- TEXT PASSAGE
[START]

Minimum Requirements
This section describes the minimum requirements that are needed for a Corridor Installation.
Broadly, the components involved are:
- Web Application & Worker
- Spark Worker
- Jupyter Notebook
- File Management
- Metadata Database (SQL RDBMS)
- Redis - Messaging Queue
For very simple installations, all of these could be installed on the same machine, we recommend keeping them separate to simplify scalability needs.
Web Application¶
A flask application which serves the User Interface and Web APIs which are accessible to users via the browser.
It also includes a worker process for long running tasks in the API.
This component has 2 processes: corridor-app
and corridor-worker
Requirements¶
- RAM: 4 GB
- Processor: 4 CPU
- Installation storage space: 20 GB
- Python 3.11+
Optional:
- Web Server - Example: Nginx
- Process Management - Example: Supervisor or Systemd
Spark Worker¶
Worker to handle any jobs triggered by users which are asynchronously. It is recommended to have at least 2 workers and increase concurrency as required.

[END]

- TASK
Answer these questions using the minimum requirements text:
1. What are the two processes that make up the Web Application component?
2. How much RAM does the text list for the Web Application?
3. What is the minimum number of Spark workers that the text recommends?

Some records

[START]

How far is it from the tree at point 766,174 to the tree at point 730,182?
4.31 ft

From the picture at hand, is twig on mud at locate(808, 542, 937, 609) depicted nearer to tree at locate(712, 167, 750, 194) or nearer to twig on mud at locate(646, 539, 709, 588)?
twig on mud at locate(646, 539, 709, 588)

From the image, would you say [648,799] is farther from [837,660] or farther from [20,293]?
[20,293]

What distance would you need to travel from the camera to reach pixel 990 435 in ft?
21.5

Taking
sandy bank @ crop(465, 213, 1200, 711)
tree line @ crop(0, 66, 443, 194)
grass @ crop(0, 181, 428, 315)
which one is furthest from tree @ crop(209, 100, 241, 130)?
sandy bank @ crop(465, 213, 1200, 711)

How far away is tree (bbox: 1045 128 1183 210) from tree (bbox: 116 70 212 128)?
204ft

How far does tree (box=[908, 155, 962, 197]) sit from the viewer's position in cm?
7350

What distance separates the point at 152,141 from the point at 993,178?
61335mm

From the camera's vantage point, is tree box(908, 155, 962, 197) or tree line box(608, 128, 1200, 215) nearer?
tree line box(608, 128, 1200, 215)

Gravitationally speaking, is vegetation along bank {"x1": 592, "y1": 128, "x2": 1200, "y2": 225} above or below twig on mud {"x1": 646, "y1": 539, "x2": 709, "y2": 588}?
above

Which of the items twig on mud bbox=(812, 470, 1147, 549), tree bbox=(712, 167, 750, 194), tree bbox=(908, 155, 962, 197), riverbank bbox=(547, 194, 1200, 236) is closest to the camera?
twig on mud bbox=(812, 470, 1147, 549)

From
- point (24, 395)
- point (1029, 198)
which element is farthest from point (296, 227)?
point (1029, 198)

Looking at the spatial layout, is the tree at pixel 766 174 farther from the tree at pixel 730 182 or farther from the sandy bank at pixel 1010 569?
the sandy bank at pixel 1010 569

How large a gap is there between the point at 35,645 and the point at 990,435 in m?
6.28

[END]

- RESULT OF THIS TASK
1. corridor-app and corridor-worker
2. 4 GB
3. At least 2